[Data excerpts]
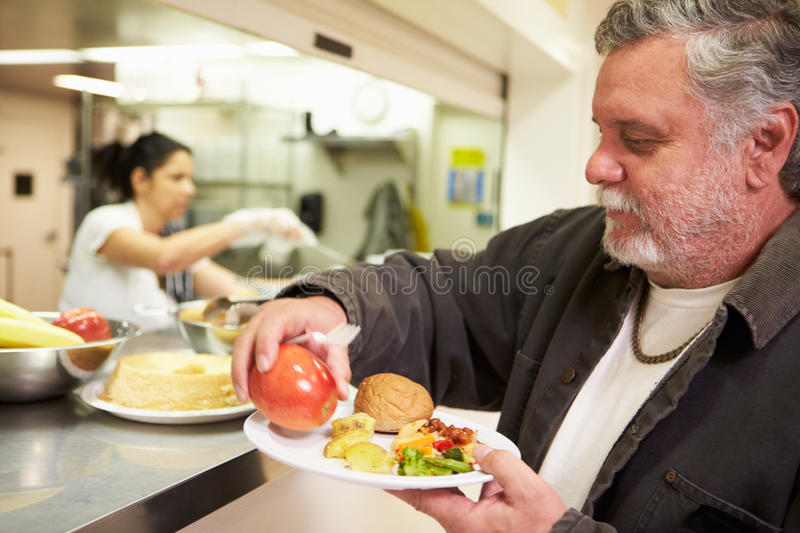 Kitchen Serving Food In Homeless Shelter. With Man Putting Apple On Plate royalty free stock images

* * *

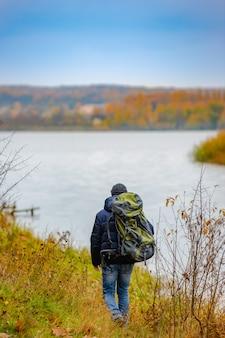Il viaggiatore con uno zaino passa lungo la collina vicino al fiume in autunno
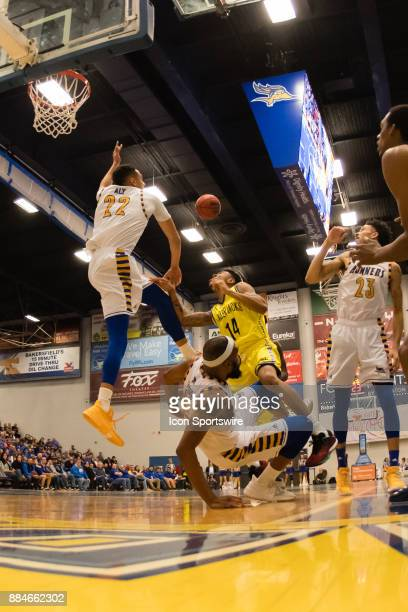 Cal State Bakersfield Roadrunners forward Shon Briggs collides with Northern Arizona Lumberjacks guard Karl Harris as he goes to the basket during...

--

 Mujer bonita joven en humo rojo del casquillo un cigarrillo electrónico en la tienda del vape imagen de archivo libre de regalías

[Problem details] Your reply should hold nothing but the lines above, from the one containing "Il viaggiatore con" to the one containing "Cal State Bakersfield", reproduced exactly minus the pictures.

[Task solution]
Il viaggiatore con uno zaino passa lungo la collina vicino al fiume in autunno
 Cal State Bakersfield Roadrunners forward Shon Briggs collides with Northern Arizona Lumberjacks guard Karl Harris as he goes to the basket during...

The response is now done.